En Asie, Uniqlo est partout. Plus de 800 des magasins de la marque se trouvent au Japon – où Uniqlo, selon ses propres estimations, représente environ 6,5 % du marché total de l’habillement. Une grande partie de la croissance internationale de la marque ces dernières années est venue d’autres pays de la région, notamment de la Chine continentale, de Hong Kong, de Taïwan et de la Corée du Sud.
Pour atteindre le type de domination aux États-Unis dont l’entreprise jouit plus près de chez elle, Uniqlo devra se développer de manière significative. Il y a quelques années, Yanai visait à générer 10 milliards de dollars de ventes à partir de 200 magasins aux États-Unis d’ici 2020 ; l’entreprise exploite actuellement sa cinquantaine de magasins américains à perte. “Par rapport à H&M ou Zara, ils ont eu un peu de mal sur le marché américain”, explique Won-Yong Oh, professeur à l’université du Nevada qui étudie les entreprises de vente au détail. “Ils ont moins de notoriété de marque”. De nombreux Américains n’ont jamais entendu parler d’Uniqlo, ou ne savent pas comment le prononcer. (C’est you-nee-klo.)
Cela pourrait être l’occasion de faire une bonne première impression. Mais comme Uniqlo l’a appris lors de son arrivée sur les côtes américaines, les premières impressions peuvent être difficiles à gérer. Les trois premiers magasins américains se trouvaient dans des centres commerciaux du New Jersey, où la société s’est rapidement heurtée à plusieurs obstacles, dont celui de l’ajustement. (Les clients américains, en moyenne, sont plus grands et plus charnus que les acheteurs japonais). Elle a fermé les magasins en un an.

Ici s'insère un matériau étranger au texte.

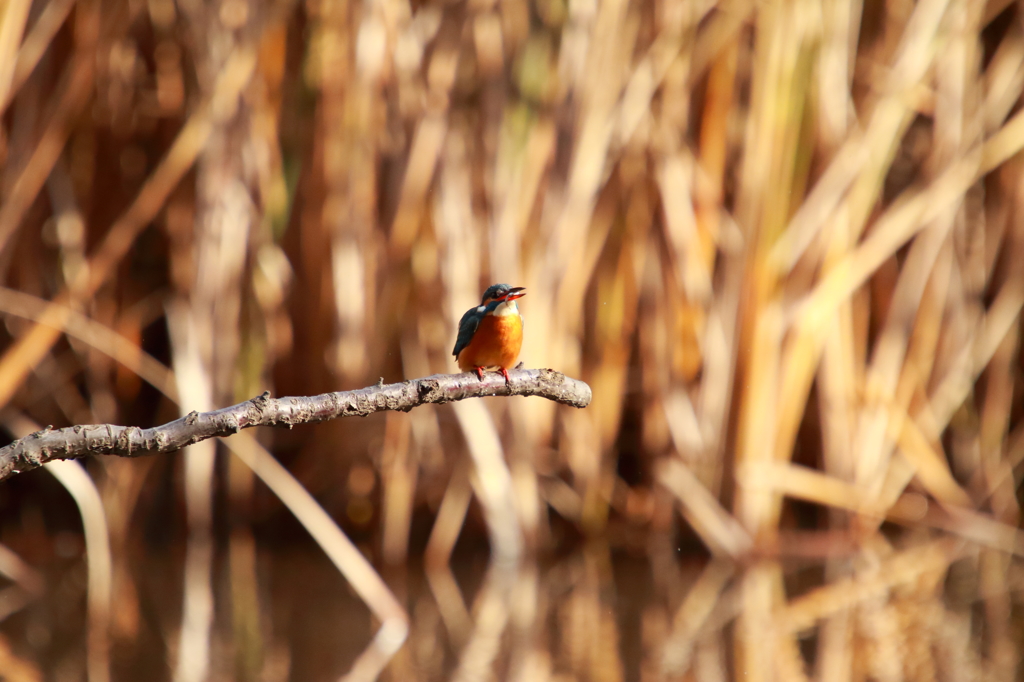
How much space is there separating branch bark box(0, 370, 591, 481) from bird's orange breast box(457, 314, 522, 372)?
21 centimetres

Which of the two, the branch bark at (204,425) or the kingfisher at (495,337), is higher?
the kingfisher at (495,337)

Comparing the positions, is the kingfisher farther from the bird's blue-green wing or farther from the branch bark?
the branch bark

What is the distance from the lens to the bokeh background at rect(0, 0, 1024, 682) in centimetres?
159

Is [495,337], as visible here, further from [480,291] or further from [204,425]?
[480,291]

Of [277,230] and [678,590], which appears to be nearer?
[678,590]

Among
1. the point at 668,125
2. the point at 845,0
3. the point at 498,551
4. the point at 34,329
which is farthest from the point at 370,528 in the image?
the point at 845,0

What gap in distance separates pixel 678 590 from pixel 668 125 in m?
0.86

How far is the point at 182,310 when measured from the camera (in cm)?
170

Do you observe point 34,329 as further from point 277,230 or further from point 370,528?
point 370,528

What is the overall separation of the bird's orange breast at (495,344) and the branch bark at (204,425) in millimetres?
206

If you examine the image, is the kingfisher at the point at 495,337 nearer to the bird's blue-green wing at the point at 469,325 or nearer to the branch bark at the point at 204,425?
the bird's blue-green wing at the point at 469,325

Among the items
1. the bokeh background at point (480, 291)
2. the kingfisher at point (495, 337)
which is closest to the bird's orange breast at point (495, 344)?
the kingfisher at point (495, 337)

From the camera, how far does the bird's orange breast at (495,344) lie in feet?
2.42

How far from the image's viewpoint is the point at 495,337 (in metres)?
0.74
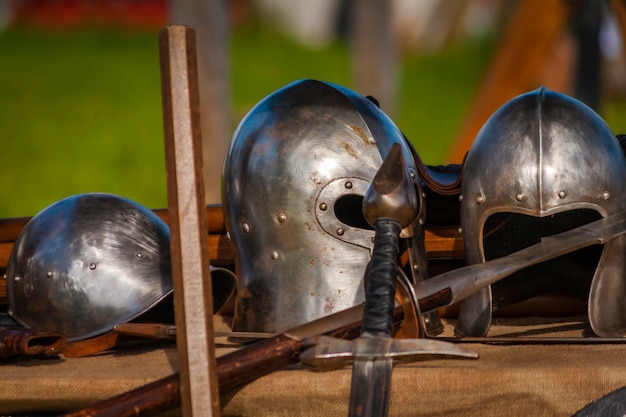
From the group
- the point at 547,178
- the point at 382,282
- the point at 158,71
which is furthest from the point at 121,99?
the point at 382,282

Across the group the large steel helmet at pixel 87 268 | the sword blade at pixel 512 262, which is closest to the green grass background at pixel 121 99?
the large steel helmet at pixel 87 268

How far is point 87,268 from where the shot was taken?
1962mm

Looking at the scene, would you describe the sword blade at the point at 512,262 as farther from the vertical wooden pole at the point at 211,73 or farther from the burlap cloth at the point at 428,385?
the vertical wooden pole at the point at 211,73

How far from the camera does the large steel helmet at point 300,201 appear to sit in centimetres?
190

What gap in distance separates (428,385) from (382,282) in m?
0.15

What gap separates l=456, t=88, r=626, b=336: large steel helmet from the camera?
6.17 ft

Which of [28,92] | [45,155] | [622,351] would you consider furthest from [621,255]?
[28,92]

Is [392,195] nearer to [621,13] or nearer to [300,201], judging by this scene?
[300,201]

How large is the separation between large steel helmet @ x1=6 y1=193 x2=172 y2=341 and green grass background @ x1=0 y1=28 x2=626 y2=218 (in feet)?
11.7

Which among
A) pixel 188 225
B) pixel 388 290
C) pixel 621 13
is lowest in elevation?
pixel 388 290

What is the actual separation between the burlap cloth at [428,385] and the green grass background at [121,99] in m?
4.03

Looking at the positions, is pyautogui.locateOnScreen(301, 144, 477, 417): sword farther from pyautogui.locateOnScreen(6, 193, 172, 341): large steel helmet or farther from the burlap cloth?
pyautogui.locateOnScreen(6, 193, 172, 341): large steel helmet

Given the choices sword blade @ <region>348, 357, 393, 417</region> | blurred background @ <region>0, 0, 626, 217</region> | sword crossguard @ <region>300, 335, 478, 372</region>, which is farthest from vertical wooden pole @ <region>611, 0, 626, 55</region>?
sword blade @ <region>348, 357, 393, 417</region>

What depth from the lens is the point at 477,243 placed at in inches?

Uniqlo a continué à lutter sur les marchés de banlieue. Rowen, de Retail Systems Research, a déclaré qu’il pense que l’entreprise devrait se rapprocher des villes, où elle a trouvé son plus grand succès, car c’est là que se trouvent ses principaux clients. Cela l’aiderait également à éviter le sort de Gap, qui a échangé son sens de l’auto pour la croissance.
Gap n’est pas le seul concurrent d’Uniqlo qui a fait face à des défis ces dernières années. J.Crew a vu ses ventes baisser car les clients se plaignent de choix esthétiques étranges et de prix élevés pour une qualité moyenne ; Old Navy (qui appartient à la même société mère que Gap) a de bonnes ventes, mais ses vêtements sont marqués par une réputation de frivolité et de légèreté. Uniqlo n’a cependant pas que des citadins en pleine ascension à sa disposition. Madewell et Everlane proposent tous deux un look à la fois décontracté et raffiné, mais à un prix légèrement supérieur. Pour ceux qui ont un peu plus à dépenser, la propre marque de luxe de Fast Retailing, Theory, propose des articles simples et bien coupés qui attirent moins l’attention que les vêtements de marques situées dans la même situation.
Vu la taille de Fast Retailing et sa force internationale, elle peut se permettre de ne pas précipiter les choses avec Uniqlo. “Ils peuvent faire ce qu’ils veulent”, a déclaré Kniffen. “C’est une grande entreprise saine”. Malgré les performances décevantes des magasins américains d’Uniqlo jusqu’à présent, le résultat d’exploitation de l’entreprise en dehors du Japon a augmenté de plus de 62 % en glissement annuel en 2018, tandis que le chiffre d’affaires a augmenté d’un peu plus de 25 %. Depuis ses avant-postes urbains, Uniqlo peut lentement bouleverser les idées américaines sur l’interaction entre la qualité, le style et le statut – un boutonnage de base à la fois.
Cet article a été publié dans l’édition imprimée d’avril 2019 avec le titre “Underemployment Chic.”